UE-to-UE relay (U2U relay) from a user equipment (UE) to a user equipment (UE) is being studied in Release 18, in which the UE-to-UE relay refers to that “a source user equipment (source UE)” and “a destination user equipment (destination UE)” (which may called “a source remote user equipment (source remote UE)” and “a destination remote user equipment (destination remote UE)”, or “a source UE” and “a destination UE” are collectively called “a remote user equipment (remote UE)”) communicate via “a relay user equipment (relay UE)”, the source UE and the relay UE communicate using a sidelink, the relay UE and the destination UE communicate using a sidelink, thereby effectively expanding a cover range of sidelink transmission between the source UE and the destination UE and saving transmission power of the remote UE.

It should be noted that the above introduction to the technical background is just to facilitate a clear and complete description of the technical solutions of the present disclosure, and is elaborated to facilitate understanding of persons skilled in the art. It cannot be considered that these technical solutions are known by persons skilled in the art just because these solutions are elaborated in the Background of the present disclosure.

SUMMARY

In the study of U2U relay in Release 18, it is agreed to use a user plane protocol stack and a control plane protocol stack which introduce an adaptation (ADAPT) layer, the adaptation layer may further be called an SRAP (Sidelink Relay Adaptation Protocol) layer.

Inventor finds that for the U2U relay, whether to support the multiplexing of data from different destination terminal equipments (destination UEs) to the same RLC channel and how to perform data transmission are problems that need to be solved.

To solve at least one of the above problems or other similar problems, the embodiments of the present disclosure provide a method and an apparatus for receiving and transmitting data, a method and an apparatus for transmitting data, and a communication system.

According to one aspect of the embodiments of the present disclosure, an apparatus for receiving and transmitting data is provided, configured in a relay terminal equipment, the apparatus including:

• • a receiving unit configured to receive a first data packet transmitted by a source terminal equipment to a destination terminal equipment, the first data packet including data transmitted by the source terminal equipment to the destination terminal equipment;
  • a first determining unit configured to determine a first egress RLC channel to which the destination terminal equipment corresponds, wherein first egress RLC channels to which different destination terminal equipments correspond are different; and
  • a transmitting unit configured to transmit a second data packet to the destination terminal equipment via the determined first egress RLC channel, the second data packet including the data.

According to another aspect of the embodiments of the present disclosure, a method for receiving and transmitting data is provided, applicable to a relay terminal equipment, the method including:

• • receiving a first data packet transmitted by a source terminal equipment to a destination terminal equipment, the first data packet including data transmitted by the source terminal equipment to the destination terminal equipment;
  • determining a first egress RLC channel to which the destination terminal equipment corresponds, wherein first egress RLC channels to which different destination terminal equipments correspond are different; and
  • transmitting a second data packet to the destination terminal equipment via the determined first egress RLC channel, the second data packet including the data.

#### LISTED ENTRIES
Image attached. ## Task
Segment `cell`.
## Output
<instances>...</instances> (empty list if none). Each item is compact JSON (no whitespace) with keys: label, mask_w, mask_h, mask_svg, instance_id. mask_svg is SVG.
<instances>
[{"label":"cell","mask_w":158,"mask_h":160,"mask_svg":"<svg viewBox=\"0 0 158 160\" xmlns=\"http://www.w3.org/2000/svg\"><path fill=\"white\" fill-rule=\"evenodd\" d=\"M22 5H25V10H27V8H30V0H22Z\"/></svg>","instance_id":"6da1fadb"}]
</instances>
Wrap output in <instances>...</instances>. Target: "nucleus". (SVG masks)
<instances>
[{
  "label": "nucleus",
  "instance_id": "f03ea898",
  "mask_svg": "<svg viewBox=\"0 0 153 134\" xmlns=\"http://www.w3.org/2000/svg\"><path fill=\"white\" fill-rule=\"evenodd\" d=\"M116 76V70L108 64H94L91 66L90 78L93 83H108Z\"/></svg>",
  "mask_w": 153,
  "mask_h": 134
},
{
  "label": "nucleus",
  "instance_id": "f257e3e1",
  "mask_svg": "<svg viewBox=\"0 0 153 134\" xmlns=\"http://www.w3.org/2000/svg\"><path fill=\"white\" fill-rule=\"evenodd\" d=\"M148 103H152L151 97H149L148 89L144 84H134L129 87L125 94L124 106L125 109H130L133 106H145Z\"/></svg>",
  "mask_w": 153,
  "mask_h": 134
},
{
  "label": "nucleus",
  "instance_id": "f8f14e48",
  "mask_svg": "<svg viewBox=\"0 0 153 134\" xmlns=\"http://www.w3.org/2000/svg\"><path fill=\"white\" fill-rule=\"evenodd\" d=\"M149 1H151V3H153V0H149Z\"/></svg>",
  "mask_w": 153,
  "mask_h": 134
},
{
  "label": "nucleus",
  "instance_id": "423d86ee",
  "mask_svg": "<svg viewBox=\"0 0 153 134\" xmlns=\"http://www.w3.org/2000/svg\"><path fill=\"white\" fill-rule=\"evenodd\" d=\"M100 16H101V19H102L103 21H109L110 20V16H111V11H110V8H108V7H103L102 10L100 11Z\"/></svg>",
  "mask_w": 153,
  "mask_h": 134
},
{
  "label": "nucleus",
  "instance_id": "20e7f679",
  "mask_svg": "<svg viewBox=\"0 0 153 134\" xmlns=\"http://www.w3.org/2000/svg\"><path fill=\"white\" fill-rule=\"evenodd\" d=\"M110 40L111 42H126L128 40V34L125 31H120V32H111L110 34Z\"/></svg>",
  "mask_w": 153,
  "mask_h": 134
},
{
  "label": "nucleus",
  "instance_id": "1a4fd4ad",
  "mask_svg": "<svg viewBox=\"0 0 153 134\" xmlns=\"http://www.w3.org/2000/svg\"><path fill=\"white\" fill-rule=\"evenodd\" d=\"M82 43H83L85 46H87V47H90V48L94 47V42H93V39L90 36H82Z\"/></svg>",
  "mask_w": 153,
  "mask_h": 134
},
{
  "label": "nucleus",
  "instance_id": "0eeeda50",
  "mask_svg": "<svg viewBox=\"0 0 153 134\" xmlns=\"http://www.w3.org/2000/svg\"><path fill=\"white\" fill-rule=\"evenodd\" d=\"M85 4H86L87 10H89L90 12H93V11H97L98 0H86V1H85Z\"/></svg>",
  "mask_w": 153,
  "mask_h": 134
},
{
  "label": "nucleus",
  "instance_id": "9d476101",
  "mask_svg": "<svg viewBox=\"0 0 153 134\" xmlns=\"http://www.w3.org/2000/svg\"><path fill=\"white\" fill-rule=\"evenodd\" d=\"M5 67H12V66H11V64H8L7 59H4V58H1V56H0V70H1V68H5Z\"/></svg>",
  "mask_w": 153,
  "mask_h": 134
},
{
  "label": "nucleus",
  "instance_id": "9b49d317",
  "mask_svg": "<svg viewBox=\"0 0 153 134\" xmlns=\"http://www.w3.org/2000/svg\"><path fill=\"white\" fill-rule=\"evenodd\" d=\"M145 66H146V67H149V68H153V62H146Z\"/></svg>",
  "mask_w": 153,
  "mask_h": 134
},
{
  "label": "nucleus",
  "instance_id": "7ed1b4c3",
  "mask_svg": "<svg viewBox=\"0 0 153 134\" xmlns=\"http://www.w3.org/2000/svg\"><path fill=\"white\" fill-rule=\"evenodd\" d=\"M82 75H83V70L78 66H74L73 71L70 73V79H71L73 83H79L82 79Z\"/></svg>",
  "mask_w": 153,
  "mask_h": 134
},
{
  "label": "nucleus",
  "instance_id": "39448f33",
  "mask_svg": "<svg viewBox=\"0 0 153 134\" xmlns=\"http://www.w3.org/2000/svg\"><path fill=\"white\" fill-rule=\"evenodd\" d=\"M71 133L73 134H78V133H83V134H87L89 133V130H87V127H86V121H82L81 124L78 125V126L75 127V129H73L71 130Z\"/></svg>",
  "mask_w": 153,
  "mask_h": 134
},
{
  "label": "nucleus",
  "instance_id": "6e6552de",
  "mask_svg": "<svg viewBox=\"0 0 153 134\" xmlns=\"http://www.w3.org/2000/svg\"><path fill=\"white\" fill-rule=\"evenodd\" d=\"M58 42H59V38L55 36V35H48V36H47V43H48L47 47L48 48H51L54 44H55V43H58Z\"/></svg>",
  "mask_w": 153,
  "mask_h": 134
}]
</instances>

#### SET PROBLEM 1
Edit everything in the UE-to-UE relay text from "It should be" down to "Adaptation Protocol) layer.", substituting "practitioners in the field" for "persons skilled in the art".
#### SET PROBLEM 2
Name every item that the embodiments of the present disclosure provide, according to the UE-to-UE relay text.
#### SET PROBLEM 3
In the UE-to-UE relay text, what other name may the adaptation (ADAPT) layer have?
The records have no connection to the UE-to-UE relay text.

#### FINAL ANSWER 1
It should be noted that the above introduction to the technical background is just to facilitate a clear and complete description of the technical solutions of the present disclosure, and is elaborated to facilitate understanding of practitioners in the field. It cannot be considered that these technical solutions are known by practitioners in the field just because these solutions are elaborated in the Background of the present disclosure.

SUMMARY

In the study of U2U relay in Release 18, it is agreed to use a user plane protocol stack and a control plane protocol stack which introduce an adaptation (ADAPT) layer, the adaptation layer may further be called an SRAP (Sidelink Relay Adaptation Protocol) layer.

#### FINAL ANSWER 2
- A method for receiving and transmitting data
- An apparatus for receiving and transmitting data
- A method for transmitting data
- An apparatus for transmitting data
- A communication system

#### FINAL ANSWER 3
It may be called an SRAP (Sidelink Relay Adaptation Protocol) layer.